PAGE EXCERPT -
Lab 2: Data Import & Cleaning with Store Sales Orders (Student Version — No Answer Key)
Import from CSV/Excel, clean data with Power Query, and handle missing values.
Important: Excel vs Google Sheets
This lab is designed for Microsoft Excel and Power Query. Get Data and the Power Query Editor are Excel-specific. Google Sheets uses different tools (e.g. Connect to data, Import). Students should use Excel for these exercises.
Dataset Overview
Introduction
This lab uses a Store Sales Orders dataset — a synthetic table with deliberate data quality issues so you can practice importing, cleaning, and handling missing values with Power Query. The dataset has 200+ rows (including duplicates and blank rows), making it suitable for practicing transformations at a realistic scale.
What is Power Query? Power Query is Excel’s data connection and transformation engine. It lets you import data from files, databases, and the web, transform it (clean, reshape, merge), and load it into a worksheet or the Data Model. All steps are recorded and can be refreshed when the source changes.
Typical workflow: Import (Get Data) → Preview & detect types → Transform (clean, fix types, remove duplicates, etc.) → Load (worksheet or Data Model) → Refresh when needed.

WHAT YOU NEED TO DO -
1. Reproduce verbatim the portion of the Power Query lab page starting at "What is Power" and ending at "the source changes.".
2. Write the next portion of the Power Query lab page, picking up after its final sentence.

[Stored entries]

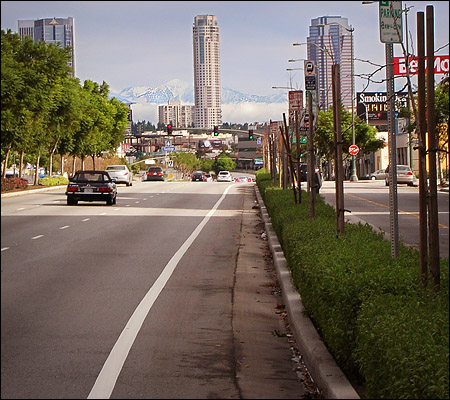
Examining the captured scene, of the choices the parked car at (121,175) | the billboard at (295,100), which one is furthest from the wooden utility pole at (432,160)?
the parked car at (121,175)

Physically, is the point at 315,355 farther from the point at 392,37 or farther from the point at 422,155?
the point at 392,37

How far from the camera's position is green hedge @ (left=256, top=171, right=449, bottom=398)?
15.3ft

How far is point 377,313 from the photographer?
5859 mm

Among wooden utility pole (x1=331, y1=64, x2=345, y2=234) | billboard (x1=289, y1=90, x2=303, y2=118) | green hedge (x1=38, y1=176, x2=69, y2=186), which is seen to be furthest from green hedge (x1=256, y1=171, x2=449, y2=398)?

RESULTS IN ORDER -
1.
What is Power Query? Power Query is Excel’s data connection and transformation engine. It lets you import data from files, databases, and the web, transform it (clean, reshape, merge), and load it into a worksheet or the Data Model. All steps are recorded and can be refreshed when the source changes.

2.
Dataset Files
Download the Lab 2 dataset (Lab2-StoreOrders.csv, Lab2-StoreOrders.xlsx) from:
Use the CSV for Import from CSV exercises and the Excel file for Import from Excel exercises. Save both to a folder on your computer before starting.
Variables
| Column | Intended type | Description |
|---|---|---|
| OrderID | Text | Unique order identifier (e.g. ORD-1001) |
| OrderDate | Date | Order date (stored as text in the source) |
| Customer | Text | Customer name |
| Category | Text | Product category (Electronics, Clothing, Food, Books, Sports) |
| Amount | Number | Order amount (some rows stored as text) |
| Quantity | Number | Quantity (some rows stored as text) |
| Region | Text | Sales region (North, South, East, West) |
| Notes | Text | Optional notes (many blanks) |
Data Quality Notes
The dataset contains intentional issues for practice:
- Duplicates: Several exact duplicate rows.
- Wrong types: Order dates stored as text; Amount and Quantity stored as text in many rows.
- Trim/Clean: Leading and trailing spaces in Customer, Category, and Region.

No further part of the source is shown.